A Anjuman Intezamia Masajid, que administra a mesquita de Gyanvapi em Varanasi, recusou publicamente uma proposta da Suprema Corte para resolver o litígio em curso de Gyanvapi por meio de mediação no Lok Adalat, citando a sensibilidade do caso e a preferência por decisão judicial.

O que aconteceu

Em 13 de julho de 2026, S.M. Yasin, secretário-geral adjunto da Anjuman Intezamia Masajid (AIM), anunciou que o comitê de gestão da mesquita decidiu, de forma conjunta, não participar de uma iniciativa de mediação facilitada pela Suprema Corte, marcada para o próximo Special Lok Adalat em agosto.

A iniciativa 'Samadhan Samaroh 2026' da Suprema Corte convidou litigantes, incluindo aqueles envolvidos no litígio de Gyanvapi, a participar de reuniões de pré-conciliação voltadas à solução alternativa de disputas.

A AIM afirmou que o litígio sobre a mesquita de Gyanvapi, incluindo questões relacionadas previstas na Lei (Special Provisions) sobre Locais de Culto de 1991, só deveria ser resolvido pelo processo formal do tribunal.

O comitê da mesquita reiterou sua reivindicação sobre a mesquita e declarou não haver justificativa para aceitar conciliação ou mediação em relação ao processo judicial em andamento.

Contexto

Vários casos relacionados à mesquita de Gyanvapi estão pendentes na Justiça, sendo o mais antigo uma ação original de 1991 que busca a remoção da mesquita do local.
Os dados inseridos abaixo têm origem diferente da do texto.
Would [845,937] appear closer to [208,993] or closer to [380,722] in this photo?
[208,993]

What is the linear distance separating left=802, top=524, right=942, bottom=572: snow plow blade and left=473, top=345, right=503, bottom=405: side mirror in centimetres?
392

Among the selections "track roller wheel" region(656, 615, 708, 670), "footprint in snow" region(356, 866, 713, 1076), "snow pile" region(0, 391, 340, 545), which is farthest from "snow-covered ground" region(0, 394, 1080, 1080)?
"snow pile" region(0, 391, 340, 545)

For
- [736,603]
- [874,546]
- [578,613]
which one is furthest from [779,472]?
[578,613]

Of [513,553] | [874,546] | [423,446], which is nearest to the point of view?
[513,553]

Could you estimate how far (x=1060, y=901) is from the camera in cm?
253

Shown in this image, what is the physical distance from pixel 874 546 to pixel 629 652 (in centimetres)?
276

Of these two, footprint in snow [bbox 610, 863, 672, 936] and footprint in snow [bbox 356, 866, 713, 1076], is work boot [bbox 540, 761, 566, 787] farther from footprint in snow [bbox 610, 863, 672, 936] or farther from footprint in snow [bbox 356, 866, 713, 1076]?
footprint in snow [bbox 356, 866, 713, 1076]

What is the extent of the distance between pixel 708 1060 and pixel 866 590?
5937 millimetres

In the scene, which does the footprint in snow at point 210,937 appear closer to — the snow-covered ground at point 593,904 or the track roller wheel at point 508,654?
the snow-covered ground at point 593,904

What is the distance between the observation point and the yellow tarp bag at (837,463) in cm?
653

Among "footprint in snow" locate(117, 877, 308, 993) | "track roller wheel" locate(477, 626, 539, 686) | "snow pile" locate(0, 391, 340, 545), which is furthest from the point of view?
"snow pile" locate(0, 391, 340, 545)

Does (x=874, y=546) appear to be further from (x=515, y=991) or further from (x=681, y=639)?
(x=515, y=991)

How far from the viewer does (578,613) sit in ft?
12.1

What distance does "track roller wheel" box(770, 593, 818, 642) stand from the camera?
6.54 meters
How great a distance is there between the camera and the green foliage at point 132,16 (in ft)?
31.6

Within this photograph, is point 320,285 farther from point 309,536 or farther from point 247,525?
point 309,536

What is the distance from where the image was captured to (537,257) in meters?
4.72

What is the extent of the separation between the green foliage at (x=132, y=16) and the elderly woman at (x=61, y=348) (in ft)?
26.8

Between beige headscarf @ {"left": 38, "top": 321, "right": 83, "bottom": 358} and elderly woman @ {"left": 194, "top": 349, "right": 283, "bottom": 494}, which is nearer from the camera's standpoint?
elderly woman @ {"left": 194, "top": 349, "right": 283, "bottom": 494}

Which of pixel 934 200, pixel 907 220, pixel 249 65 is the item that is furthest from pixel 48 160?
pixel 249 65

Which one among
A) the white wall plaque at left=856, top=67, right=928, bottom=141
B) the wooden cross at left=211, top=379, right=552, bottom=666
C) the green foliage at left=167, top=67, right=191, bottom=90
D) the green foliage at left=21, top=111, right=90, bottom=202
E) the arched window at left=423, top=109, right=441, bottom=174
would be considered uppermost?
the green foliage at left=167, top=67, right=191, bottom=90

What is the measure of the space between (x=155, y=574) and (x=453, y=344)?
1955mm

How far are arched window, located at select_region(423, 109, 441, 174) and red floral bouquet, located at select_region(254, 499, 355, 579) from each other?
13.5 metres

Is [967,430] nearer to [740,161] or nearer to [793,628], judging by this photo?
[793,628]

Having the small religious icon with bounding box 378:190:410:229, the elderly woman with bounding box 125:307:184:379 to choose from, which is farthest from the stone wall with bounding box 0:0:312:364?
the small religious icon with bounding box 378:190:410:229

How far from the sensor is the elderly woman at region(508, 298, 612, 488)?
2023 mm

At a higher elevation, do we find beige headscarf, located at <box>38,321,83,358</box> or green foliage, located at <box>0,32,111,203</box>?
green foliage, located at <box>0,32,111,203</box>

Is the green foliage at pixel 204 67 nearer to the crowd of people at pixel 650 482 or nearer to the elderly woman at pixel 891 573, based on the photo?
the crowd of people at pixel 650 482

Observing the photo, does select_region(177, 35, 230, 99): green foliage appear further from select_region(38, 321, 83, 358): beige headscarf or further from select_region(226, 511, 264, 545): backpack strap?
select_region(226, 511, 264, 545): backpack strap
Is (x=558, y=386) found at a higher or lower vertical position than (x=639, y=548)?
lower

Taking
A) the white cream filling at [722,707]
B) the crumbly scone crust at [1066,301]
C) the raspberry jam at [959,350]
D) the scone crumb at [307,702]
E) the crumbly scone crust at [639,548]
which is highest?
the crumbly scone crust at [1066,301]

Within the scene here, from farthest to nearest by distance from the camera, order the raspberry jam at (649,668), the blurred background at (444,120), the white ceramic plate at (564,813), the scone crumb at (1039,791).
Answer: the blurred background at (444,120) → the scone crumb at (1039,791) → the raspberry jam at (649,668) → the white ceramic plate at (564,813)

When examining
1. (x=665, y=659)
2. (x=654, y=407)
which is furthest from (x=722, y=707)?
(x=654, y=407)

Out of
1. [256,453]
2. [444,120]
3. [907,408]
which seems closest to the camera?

Casos mais recentes envolvem pedidos do direito de culto no complexo de Gyanvapi e resultaram em vistorias ordenadas pelo Archaeological Survey of India (ASI) e outras medidas judiciais.

Não houve desenvolvimentos relevantes recentes nos casos pendentes em 2025, e múltiplas partes continuam buscando inclusão no litígio em andamento.

Porque importa

  • A recusa da administração da mesquita em participar da mediação mantém o litígio em curso sobre a mesquita de Gyanvapi dentro do processo judicial formal.
  • O relatório destaca que a solução alternativa de disputas pode não ser viável para certos casos de propriedade religiosa altamente sensíveis na Índia.